PDA

View Full Version : [ubuntu] mdadm issue, now allowing me to remove bad drive


goldenfri
August 31st, 2008, 09:55 PM
I have an issue with mdadm on Ubuntu server 8.04 (mdadm v2.6.3)

I am running a RAID 5 with 5 drives and a hot spare
One of my drives got a ton of bad blocks recently, so I marked it as failed and it automatically failed over to the spare and started rebuilding. So far so good.

When it finished I removed the bad drive in mdadm and everything is fine.

So my issue is when I try and physically remove the bad drive from the system. When I remove any drive from the system it hangs at the raid part of the boot and won't boot.

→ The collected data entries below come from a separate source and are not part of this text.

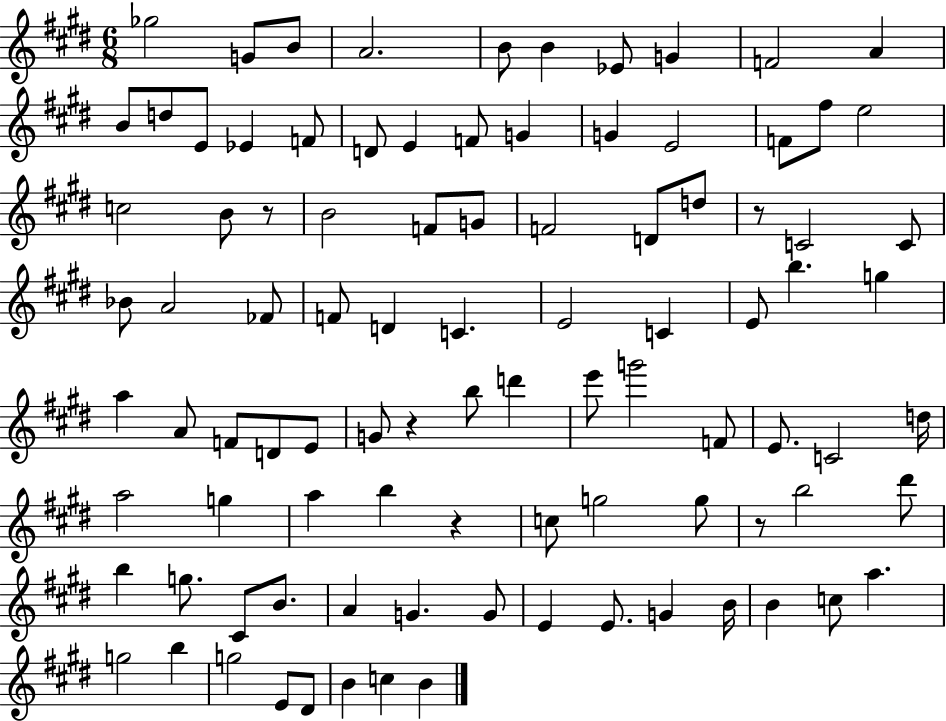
X:1
T:Untitled
M:6/8
L:1/4
K:E
_g2 G/2 B/2 A2 B/2 B _E/2 G F2 A B/2 d/2 E/2 _E F/2 D/2 E F/2 G G E2 F/2 ^f/2 e2 c2 B/2 z/2 B2 F/2 G/2 F2 D/2 d/2 z/2 C2 C/2 _B/2 A2 _F/2 F/2 D C E2 C E/2 b g a A/2 F/2 D/2 E/2 G/2 z b/2 d' e'/2 g'2 F/2 E/2 C2 d/4 a2 g a b z c/2 g2 g/2 z/2 b2 ^d'/2 b g/2 ^C/2 B/2 A G G/2 E E/2 G B/4 B c/2 a g2 b g2 E/2 ^D/2 B c B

Any ideas? I can leave the bad drive in and it works fine but I don't really want to do that.

tamoneya
August 31st, 2008, 10:06 PM
this is just a guess but what is most likely happening is that mdadm is using the device names not UUIDs. (Can you give UUIDs to mdadm It would make sense if you could but I have never done it). Therefore if your drives are /dev/sda-f (a-e active with f as hot spare) and lets say /dev/sdb fails you rebuild on f. However when you remove sdb things get renamed so that c = b, d = c, e = d, f = e. This is a total shot in the dark but it is at least something to take a look into. Chances are you will want to look into mdadm.conf and see if you can make some changes there.

fjgaude
September 1st, 2008, 10:20 AM
Well, I've been through these things before... first using mdadm fail the bad drive, then again using mdadm remove it. That way md in the kernel knows what is what.

Software raid uses the superblocks mdadm places on each drive to know what is part of an array.

You might zero the superblock of the failed drive before you physically remove it.